PKS, lanjut Mahfudz, dalam hal ini tidak mengambil inisiatif untuk melakukan koalisi. Para kandidat yang ada diterima secara terbuka untuk melakukan komunikasi. "Dari pihak Jokowi berkomunikasi, dari pihak Foke (Fauzi Bowo, Red) berkomunikasi. Namun, kami menunggu hasil resmi KPU DKI," terangnya.

Sikap PKS, ungkap Mahfudz, dalam hal ini belum memutuskan secara resmi akan menjalin koalisi dengan pasangan mana pun.

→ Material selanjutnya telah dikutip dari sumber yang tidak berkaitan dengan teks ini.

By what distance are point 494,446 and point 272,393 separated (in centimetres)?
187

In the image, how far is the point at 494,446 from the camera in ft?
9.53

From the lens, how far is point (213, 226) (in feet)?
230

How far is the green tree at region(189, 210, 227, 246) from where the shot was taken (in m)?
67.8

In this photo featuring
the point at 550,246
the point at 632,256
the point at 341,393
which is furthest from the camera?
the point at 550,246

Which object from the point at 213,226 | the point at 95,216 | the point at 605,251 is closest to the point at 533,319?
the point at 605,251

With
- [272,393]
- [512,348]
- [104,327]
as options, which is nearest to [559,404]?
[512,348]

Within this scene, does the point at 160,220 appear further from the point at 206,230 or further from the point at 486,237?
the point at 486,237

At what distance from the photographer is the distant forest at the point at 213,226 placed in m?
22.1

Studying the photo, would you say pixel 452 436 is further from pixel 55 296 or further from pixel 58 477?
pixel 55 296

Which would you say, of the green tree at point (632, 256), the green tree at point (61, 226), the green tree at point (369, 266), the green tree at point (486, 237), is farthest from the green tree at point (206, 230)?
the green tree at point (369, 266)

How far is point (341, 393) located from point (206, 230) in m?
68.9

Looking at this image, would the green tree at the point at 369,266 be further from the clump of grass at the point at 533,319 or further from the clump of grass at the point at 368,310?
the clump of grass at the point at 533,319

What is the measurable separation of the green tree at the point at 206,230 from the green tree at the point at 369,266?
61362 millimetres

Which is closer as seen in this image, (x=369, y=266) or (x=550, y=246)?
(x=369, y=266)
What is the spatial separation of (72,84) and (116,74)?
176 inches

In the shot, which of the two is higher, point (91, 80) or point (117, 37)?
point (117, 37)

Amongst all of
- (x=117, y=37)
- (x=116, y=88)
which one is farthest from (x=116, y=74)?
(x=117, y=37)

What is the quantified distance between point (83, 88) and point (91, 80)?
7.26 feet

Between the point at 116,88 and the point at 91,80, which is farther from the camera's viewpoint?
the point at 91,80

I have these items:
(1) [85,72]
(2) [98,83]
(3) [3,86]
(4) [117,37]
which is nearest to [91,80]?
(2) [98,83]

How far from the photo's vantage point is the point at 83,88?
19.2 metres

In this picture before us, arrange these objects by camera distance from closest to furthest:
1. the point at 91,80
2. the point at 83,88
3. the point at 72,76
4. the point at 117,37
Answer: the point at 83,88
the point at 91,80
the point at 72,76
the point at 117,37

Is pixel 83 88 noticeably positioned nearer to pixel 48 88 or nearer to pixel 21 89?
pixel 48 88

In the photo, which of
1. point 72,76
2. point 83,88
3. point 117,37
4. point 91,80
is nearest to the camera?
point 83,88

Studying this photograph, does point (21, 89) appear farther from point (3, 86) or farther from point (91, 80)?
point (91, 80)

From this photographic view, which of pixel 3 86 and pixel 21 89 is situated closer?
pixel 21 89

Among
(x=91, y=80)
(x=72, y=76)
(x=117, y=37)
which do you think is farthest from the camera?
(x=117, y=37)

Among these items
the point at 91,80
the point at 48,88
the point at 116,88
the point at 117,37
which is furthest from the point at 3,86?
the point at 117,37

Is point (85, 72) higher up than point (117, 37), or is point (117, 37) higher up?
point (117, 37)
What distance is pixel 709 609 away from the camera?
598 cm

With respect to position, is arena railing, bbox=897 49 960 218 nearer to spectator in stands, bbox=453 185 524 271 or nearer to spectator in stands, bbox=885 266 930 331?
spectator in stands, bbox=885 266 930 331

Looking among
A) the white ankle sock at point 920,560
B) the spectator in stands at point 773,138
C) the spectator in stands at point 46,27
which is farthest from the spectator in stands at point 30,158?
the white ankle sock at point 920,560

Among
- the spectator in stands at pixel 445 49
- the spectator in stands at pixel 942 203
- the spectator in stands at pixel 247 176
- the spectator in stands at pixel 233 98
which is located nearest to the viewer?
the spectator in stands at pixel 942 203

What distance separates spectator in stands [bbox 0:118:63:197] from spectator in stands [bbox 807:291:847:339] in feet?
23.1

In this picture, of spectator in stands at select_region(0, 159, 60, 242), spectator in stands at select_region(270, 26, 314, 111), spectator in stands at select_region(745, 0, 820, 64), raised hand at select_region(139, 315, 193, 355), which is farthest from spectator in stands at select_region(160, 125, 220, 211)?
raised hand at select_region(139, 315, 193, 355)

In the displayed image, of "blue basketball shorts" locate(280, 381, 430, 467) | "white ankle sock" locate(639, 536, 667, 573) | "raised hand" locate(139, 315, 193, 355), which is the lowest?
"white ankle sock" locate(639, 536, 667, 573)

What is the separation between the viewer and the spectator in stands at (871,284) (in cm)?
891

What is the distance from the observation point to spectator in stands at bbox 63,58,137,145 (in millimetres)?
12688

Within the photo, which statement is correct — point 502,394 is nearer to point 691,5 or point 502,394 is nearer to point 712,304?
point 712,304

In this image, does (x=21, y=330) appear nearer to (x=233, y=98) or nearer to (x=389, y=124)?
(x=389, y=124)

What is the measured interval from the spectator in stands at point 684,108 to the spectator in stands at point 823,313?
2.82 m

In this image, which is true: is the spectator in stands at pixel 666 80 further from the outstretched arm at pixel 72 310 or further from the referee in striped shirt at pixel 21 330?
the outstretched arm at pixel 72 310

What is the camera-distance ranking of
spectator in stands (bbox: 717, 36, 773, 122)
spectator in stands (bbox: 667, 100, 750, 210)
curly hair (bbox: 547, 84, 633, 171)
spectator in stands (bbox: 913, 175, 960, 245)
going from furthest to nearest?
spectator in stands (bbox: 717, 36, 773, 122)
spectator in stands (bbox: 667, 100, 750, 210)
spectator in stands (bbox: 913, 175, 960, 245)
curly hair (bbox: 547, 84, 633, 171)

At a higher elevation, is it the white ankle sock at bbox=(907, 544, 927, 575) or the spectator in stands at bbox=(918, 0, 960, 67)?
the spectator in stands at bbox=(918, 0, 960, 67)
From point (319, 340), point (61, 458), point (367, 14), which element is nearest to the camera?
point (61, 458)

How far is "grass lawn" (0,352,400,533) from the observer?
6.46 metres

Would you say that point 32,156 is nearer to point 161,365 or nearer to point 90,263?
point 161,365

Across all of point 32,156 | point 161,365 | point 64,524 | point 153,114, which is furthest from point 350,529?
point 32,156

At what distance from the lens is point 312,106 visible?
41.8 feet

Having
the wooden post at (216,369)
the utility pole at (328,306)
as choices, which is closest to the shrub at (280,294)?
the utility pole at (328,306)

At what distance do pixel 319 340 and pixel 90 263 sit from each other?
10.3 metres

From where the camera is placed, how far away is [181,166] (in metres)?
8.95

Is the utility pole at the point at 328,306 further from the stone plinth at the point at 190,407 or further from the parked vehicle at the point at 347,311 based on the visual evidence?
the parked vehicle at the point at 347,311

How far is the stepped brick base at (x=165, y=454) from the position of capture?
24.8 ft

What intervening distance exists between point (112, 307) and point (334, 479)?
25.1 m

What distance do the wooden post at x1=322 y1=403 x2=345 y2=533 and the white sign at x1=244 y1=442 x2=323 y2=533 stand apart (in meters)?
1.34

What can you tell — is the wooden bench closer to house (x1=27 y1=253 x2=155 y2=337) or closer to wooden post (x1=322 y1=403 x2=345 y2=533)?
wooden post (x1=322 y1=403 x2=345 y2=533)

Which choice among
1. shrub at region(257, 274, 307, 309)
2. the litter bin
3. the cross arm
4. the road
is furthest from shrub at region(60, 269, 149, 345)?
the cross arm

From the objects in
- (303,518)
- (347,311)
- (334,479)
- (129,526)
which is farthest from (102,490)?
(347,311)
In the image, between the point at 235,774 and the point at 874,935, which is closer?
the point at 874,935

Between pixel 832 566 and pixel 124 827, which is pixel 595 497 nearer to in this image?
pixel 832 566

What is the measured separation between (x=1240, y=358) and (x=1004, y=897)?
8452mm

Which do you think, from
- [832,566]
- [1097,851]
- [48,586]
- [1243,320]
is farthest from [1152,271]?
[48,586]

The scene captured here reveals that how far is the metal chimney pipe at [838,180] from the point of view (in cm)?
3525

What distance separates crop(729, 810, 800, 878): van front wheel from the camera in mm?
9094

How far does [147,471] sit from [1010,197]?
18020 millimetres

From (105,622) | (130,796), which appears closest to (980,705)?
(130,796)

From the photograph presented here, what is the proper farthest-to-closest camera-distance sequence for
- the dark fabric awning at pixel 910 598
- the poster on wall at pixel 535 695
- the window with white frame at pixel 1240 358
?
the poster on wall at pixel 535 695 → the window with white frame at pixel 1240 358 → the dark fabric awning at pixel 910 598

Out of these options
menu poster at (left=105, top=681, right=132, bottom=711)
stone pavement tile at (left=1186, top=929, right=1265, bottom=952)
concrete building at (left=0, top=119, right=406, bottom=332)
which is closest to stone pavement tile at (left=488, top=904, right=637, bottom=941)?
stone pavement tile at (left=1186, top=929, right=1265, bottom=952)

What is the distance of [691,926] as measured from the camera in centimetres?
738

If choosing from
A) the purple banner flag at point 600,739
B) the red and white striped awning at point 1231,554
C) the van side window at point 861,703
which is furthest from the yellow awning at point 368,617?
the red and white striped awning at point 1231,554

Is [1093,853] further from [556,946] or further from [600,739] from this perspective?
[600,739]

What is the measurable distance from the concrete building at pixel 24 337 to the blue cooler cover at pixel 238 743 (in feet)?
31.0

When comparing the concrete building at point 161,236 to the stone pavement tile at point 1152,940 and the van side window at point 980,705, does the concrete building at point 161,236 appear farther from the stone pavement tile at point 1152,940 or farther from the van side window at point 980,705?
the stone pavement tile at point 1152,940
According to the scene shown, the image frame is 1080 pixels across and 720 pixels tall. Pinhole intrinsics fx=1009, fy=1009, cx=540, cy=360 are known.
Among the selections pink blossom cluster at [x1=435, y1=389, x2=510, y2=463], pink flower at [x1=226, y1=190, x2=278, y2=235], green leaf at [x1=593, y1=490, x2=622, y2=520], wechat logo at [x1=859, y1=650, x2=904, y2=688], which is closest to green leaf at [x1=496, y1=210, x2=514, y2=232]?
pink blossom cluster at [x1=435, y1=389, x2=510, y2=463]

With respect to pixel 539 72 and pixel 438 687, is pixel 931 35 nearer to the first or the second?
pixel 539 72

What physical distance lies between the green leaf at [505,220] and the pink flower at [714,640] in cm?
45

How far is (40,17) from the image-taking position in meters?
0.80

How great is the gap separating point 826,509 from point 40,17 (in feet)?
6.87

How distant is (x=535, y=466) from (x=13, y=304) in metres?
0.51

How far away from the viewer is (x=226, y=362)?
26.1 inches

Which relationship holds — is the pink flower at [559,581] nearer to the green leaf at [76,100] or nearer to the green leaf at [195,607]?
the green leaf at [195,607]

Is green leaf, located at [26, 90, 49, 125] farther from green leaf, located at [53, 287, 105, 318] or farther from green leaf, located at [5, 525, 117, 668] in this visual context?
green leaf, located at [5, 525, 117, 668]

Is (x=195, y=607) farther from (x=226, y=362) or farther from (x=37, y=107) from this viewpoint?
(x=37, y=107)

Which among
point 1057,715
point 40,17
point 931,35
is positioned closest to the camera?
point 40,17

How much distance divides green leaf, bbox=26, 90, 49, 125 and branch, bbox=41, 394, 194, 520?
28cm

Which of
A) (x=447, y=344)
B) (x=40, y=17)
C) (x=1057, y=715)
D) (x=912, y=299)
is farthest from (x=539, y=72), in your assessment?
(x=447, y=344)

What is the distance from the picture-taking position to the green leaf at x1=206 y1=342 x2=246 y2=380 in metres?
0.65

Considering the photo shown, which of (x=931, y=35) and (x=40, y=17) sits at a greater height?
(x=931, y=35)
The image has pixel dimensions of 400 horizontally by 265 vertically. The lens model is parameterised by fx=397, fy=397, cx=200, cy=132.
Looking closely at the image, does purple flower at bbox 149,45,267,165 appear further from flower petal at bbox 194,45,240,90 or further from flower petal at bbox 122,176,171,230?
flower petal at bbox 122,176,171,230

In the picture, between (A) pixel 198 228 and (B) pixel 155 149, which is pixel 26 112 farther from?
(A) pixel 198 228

Dia mengatakan, opsi PKS saat ini sangat terbuka atas segala kemungkinan yang terjadi di putaran kedua. "PKS sedang mengkaji, menganalisis, dan opsinya apakah mendukung salah satu pasangan calon atau tidak mendukung sama sekali," tandasnya.

Secara terpisah, Ketua Umum Partai Demokrat Anas Urbaningrum mengatakan, timnya telah mengevaluasi hasil pilgub putaran pertama. Dia optimistis pemilih akan beramai-ramai memilih Foke-Nara (Nachrowi Ramli) di putaran kedua.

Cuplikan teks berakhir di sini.